[[ Supplied records, beginning ]]
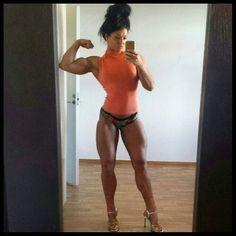 #Fitnessmodel mit unglaublichen #Quads macht Selfie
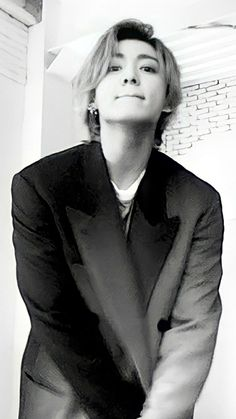 Jungkook Oppa, Foto Jungkook, Foto Bts, Bts Aesthetic Pictures, Album Bts, Bts Pictures, Bts Wallpaper, Korean Singer, Bts Memes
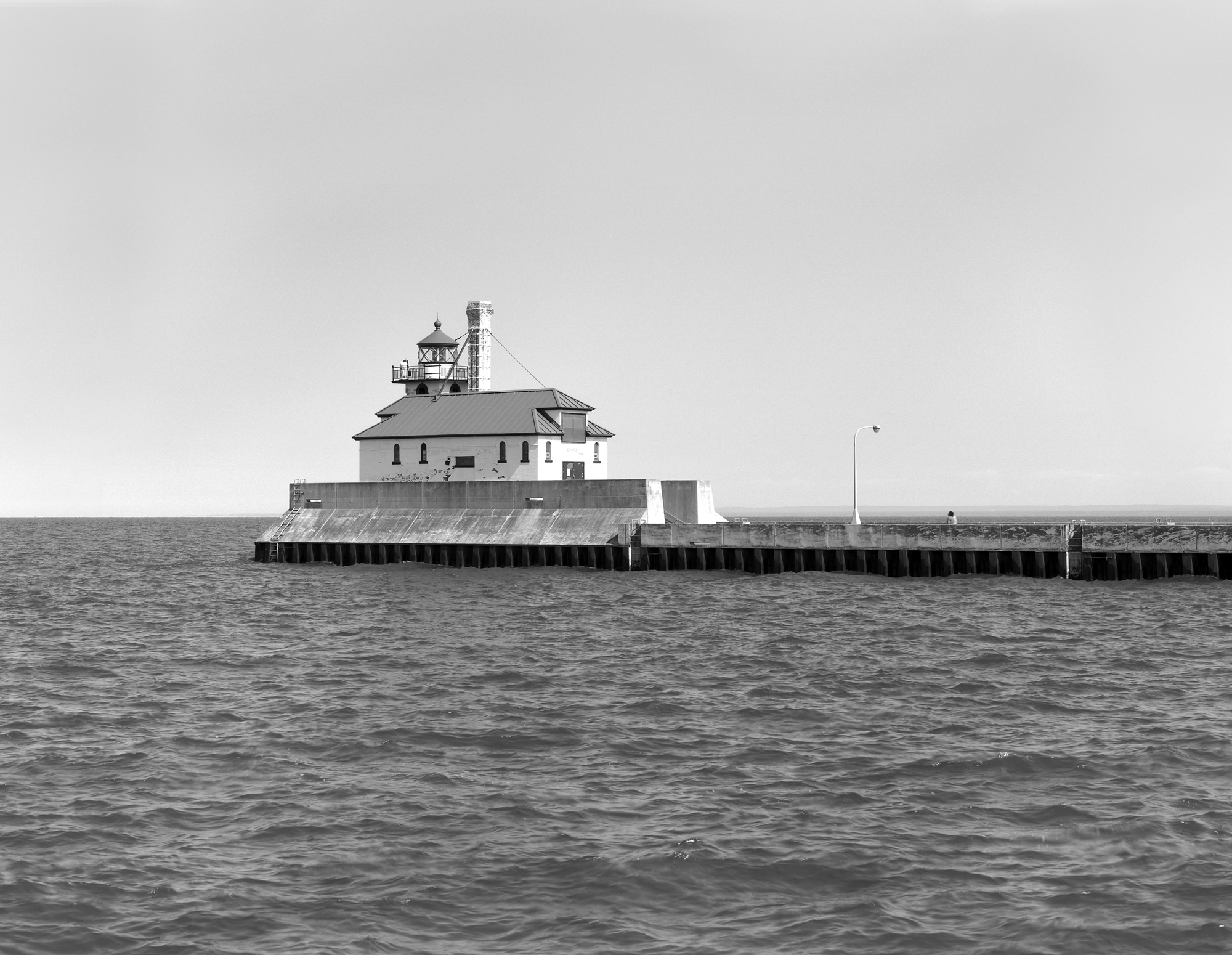 South Breakwater Light - SL-DUL-2003-02 (Please credit Daniel R. Pratt and the Minnesota Historic Property Record)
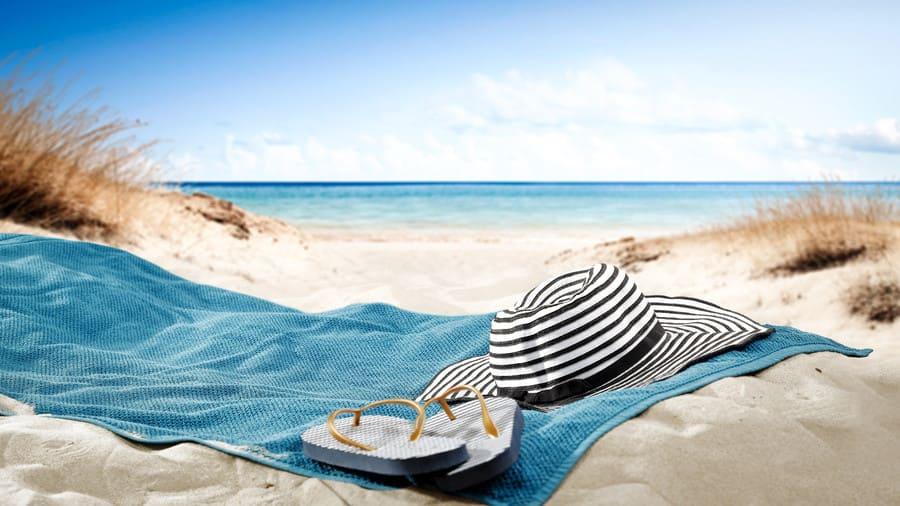 Handtuch am Strand.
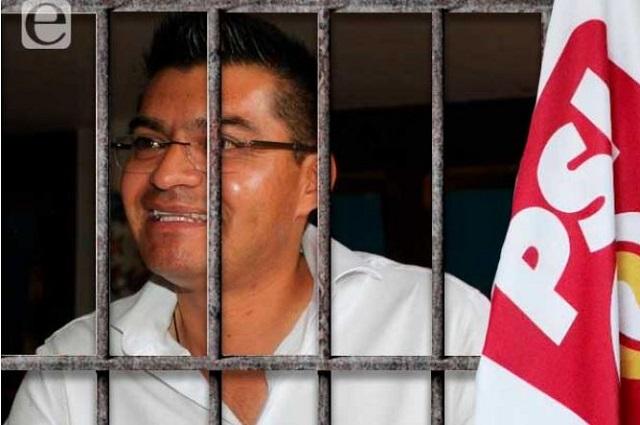 Queda vinculado a proceso el alcalde de Quecholac
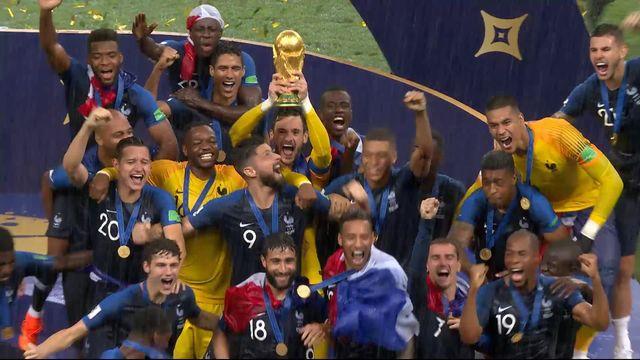 Finale, France - Croatie 4-2: la joie des joueurs lors de la remise de la coupe [RTS]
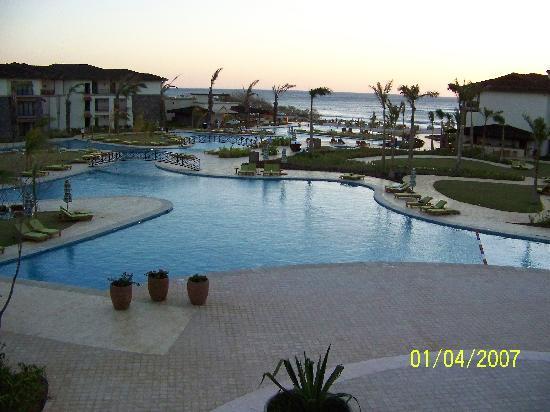 JW Marriott Guanacaste Resort & Spa: Hotel courtyard at sunset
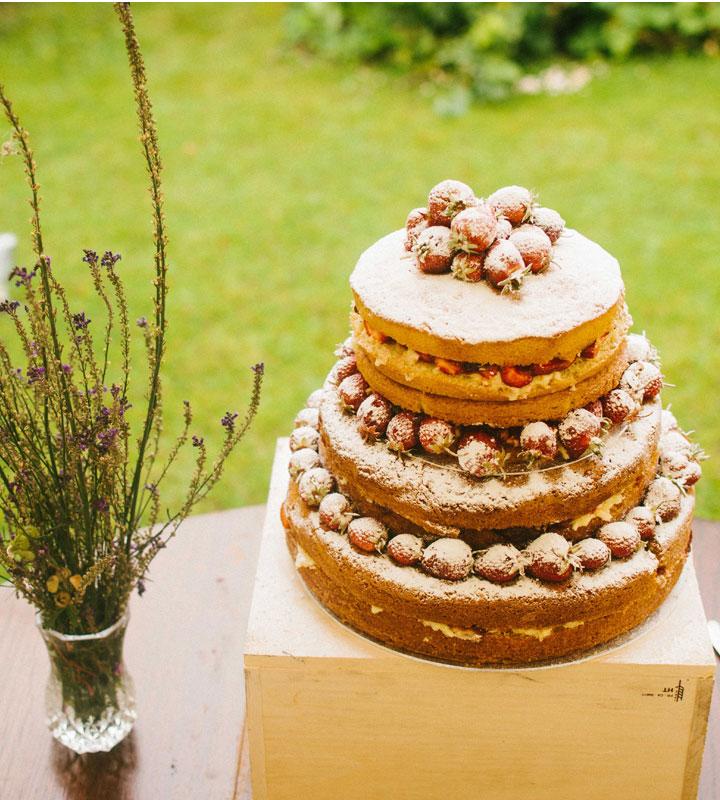 Naked wedding cake for Vintage Inspired Tea Party wedding | itakeyou.co.uk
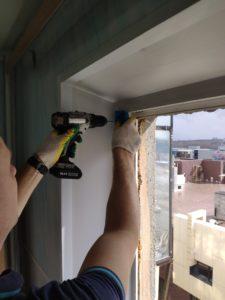 Замена створки окна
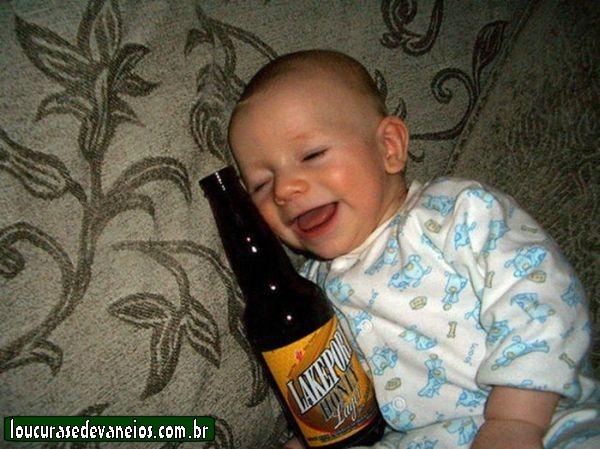 http://loucurasedevaneios.com.br/wp-content/uploads/2011/04/bebe-cacha%C3%A7a.jpg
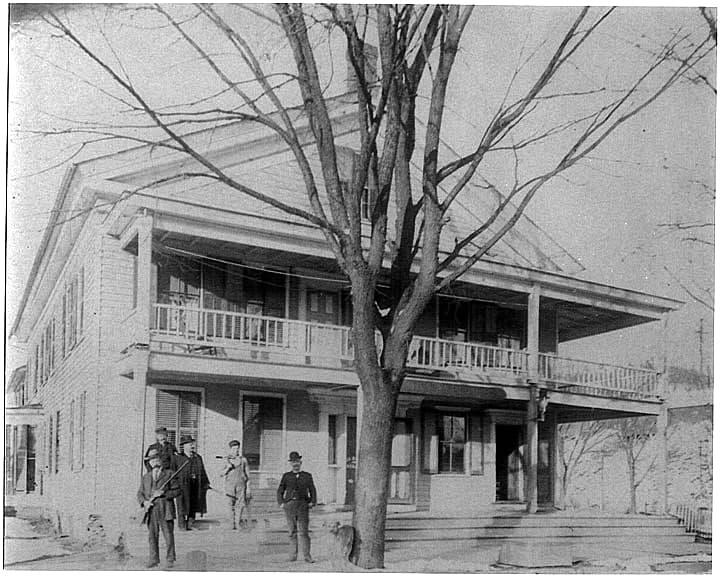 Niver House in Nicholson, 1910 (Greg Palaskas)
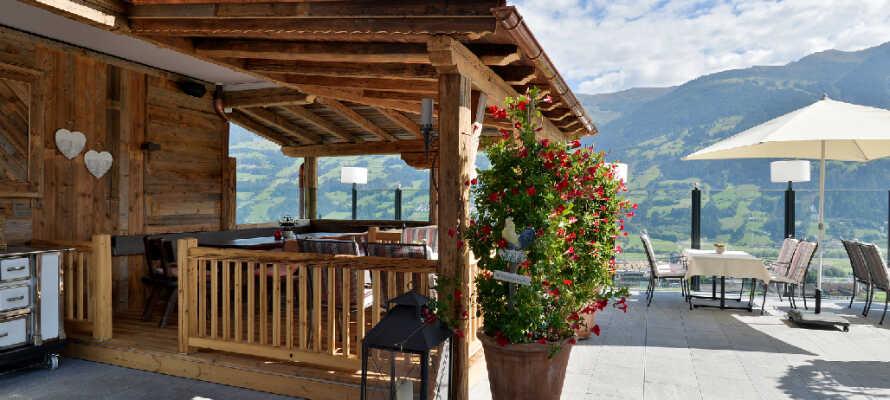 Ni kan även njuta av den fina utsikt över från hotellets terrass med en kopp kaffe eller drink.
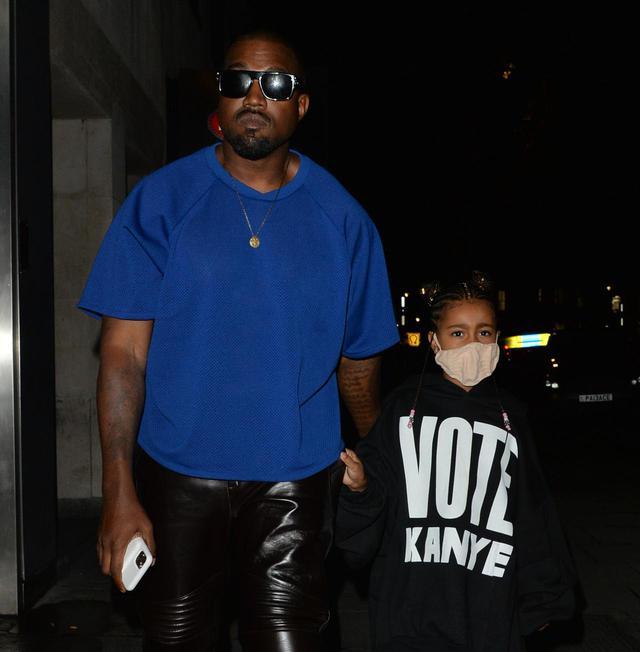 画像: カニエとカニエの大統領選のグッズを着る娘のノース・ウェストちゃん。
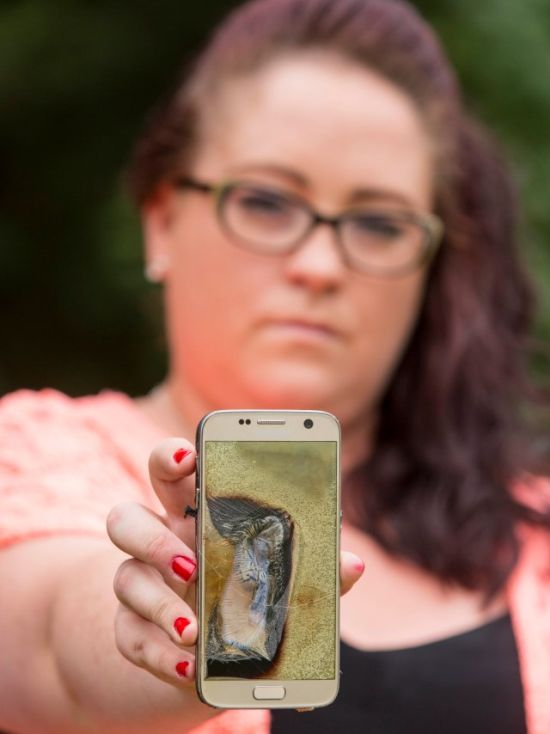 Samsung Galaxy S7 Explodes In The Hands Of A Teacher (5 pics)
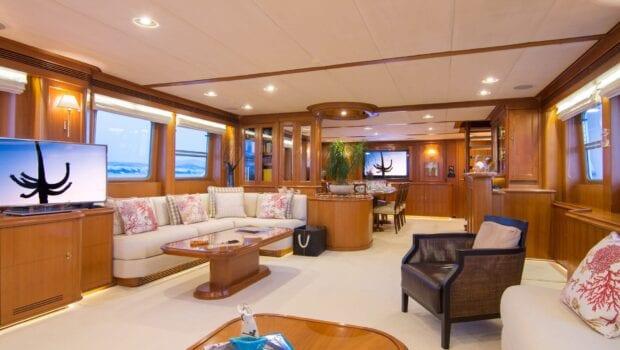 Suncoco-motor-yacht-salon (2)-min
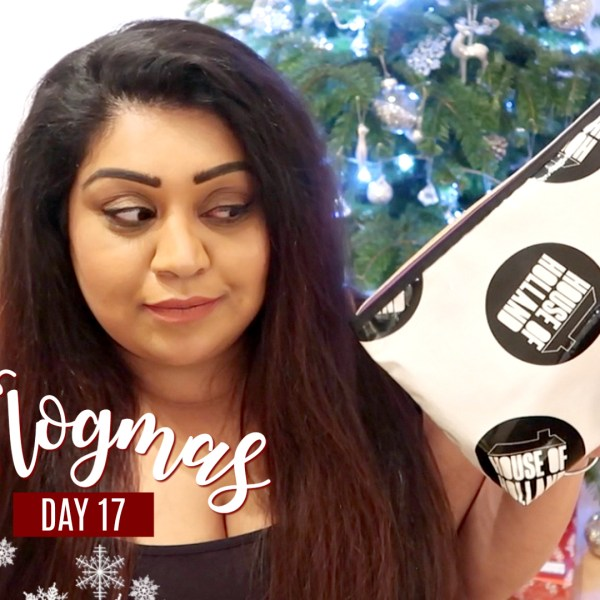 WHAT'S IN MY TRAVEL MAKEUP BAG / Nishi V Vlogmas Day 17, www.nishiv.com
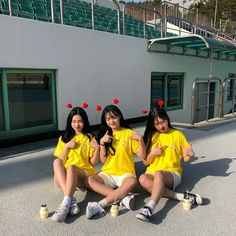 This is what is want to do with my friends. ...its to cute. Mode Ulzzang, Ulzzang Korea, Korean Ulzzang, Korean Couple, Korean Girl, Asian Girl, Best Friend Pictures, Bff Pictures, Ullzang Girls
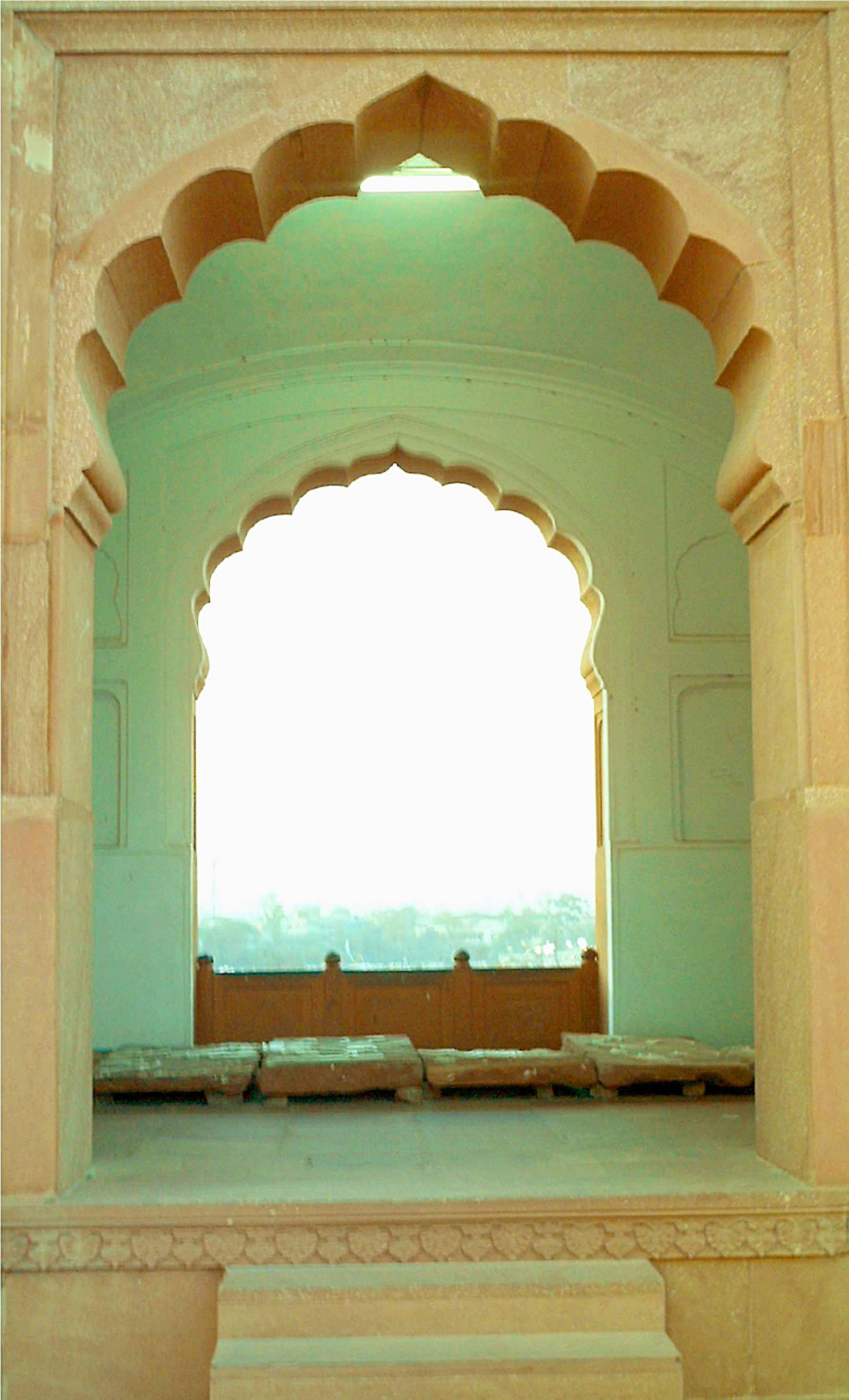 Jharokha overlooking Iqbal Park (venue of the Lahore Resolution) from Aurangzeb's Badshahi mosque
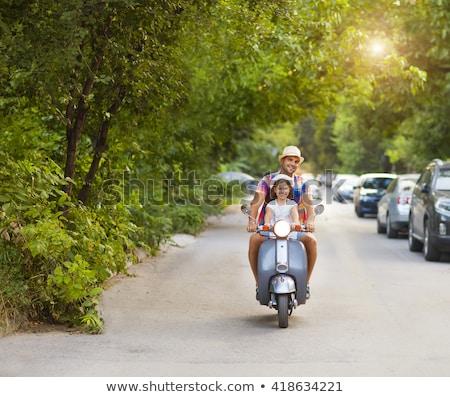 Glücklich jungen Vater wenig Tochter Reiten Stock foto © dashapetrenko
[[ Supplied records, end ]]
Exercise aim:
The reply should hold the lines from the top of the records through the line containing "Jungkook Oppa, Foto", reproduced exactly, and no pictures.

Result:
 #Fitnessmodel mit unglaublichen #Quads macht Selfie
 Jungkook Oppa, Foto Jungkook, Foto Bts, Bts Aesthetic Pictures, Album Bts, Bts Pictures, Bts Wallpaper, Korean Singer, Bts Memes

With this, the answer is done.